In a 1969 CBC-TV documentary, pianist Glenn Gould predicted that in the future recording artists would no longer offer the perfect, studio-mixed recording but would produce instead a kit of musical components that listeners could arrange and rearrange to suit their tastes, becoming their own editors or even their own performers.

Today's digital culture fulfills Gould's prediction; but to date, sampling is usually limited to popular music. Piano Invention, an app that makes it easy for young users to create their own classical compositions by associating sounds with pictures, seeks to fill the void.

"How can we make musical creation as accessible to people as listening is?" asks Shaun Elder, the Canadian music educator who developed the app, recording all the chords, notes and motifs it features.

The app, which relies on the Art Jam platform created by Toronto entertainment-software developer Moonrider, associates sounds with animated images, allowing users to create music by touching the screen. "The second I saw it, I said 'This is what Gould was talking about,' " Elder says of the software. So, with the permission of the Gould estate, the new app carries the tagline "Technology inspired by Glenn Gould."

For music, Piano Invention relies on Elder's recordings of sections of famous classical compositions: Users can download the app plus Beethoven's Moonlight Sonata and Bach's Prelude in C Major for free. They can then buy additional compositions, including Beethoven's Fur Elise, Debussy's The Girl with the Flaxen Hair and Chopin's Chanson de l'adieu.

Of course, Gould disliked the Romantic composers and, notoriously, would not play Chopin: Elder stresses that the technology is inspired by Gould but does not feature his recordings nor music he would necessarily have liked.

"I think Gould was saying we need to bring improvisation and creation back into music-making," Elder says. "… It is amazing he could see down the line and see that technology could empower people to do that."

**Required tasks**
A. According to the Piano Invention article, who created the Art Jam platform that the app relies on?
B. List every classical composition that the Piano Invention article names, with its composer.
C. Do these statements agree with the Piano Invention article? Answer yes or no for each, and quote the words that decide it.
(i) Gould made his prediction in a 1969 CBC-TV documentary.
(ii) The app features Gould's own recordings.
(iii) Users have to pay for Bach's Prelude in C Major.

**Collected data**
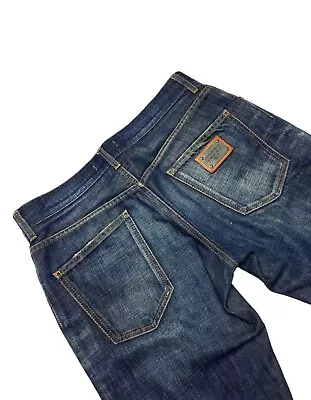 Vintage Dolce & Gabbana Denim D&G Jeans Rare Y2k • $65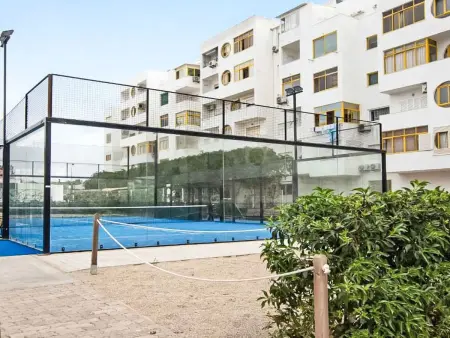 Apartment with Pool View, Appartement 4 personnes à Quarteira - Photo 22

**Solutions below**
A. Moonrider, a Toronto entertainment-software developer.

B.
- Moonlight Sonata (Beethoven)
- Prelude in C Major (Bach)
- Fur Elise (Beethoven)
- The Girl with the Flaxen Hair (Debussy)
- Chanson de l'adieu (Chopin)

C.
(i) Yes: "In a 1969 CBC-TV documentary, pianist Glenn Gould predicted"
(ii) No: "does not feature his recordings nor music he would necessarily have liked"
(iii) No: "Users can download the app plus Beethoven's Moonlight Sonata and Bach's Prelude in C Major for free."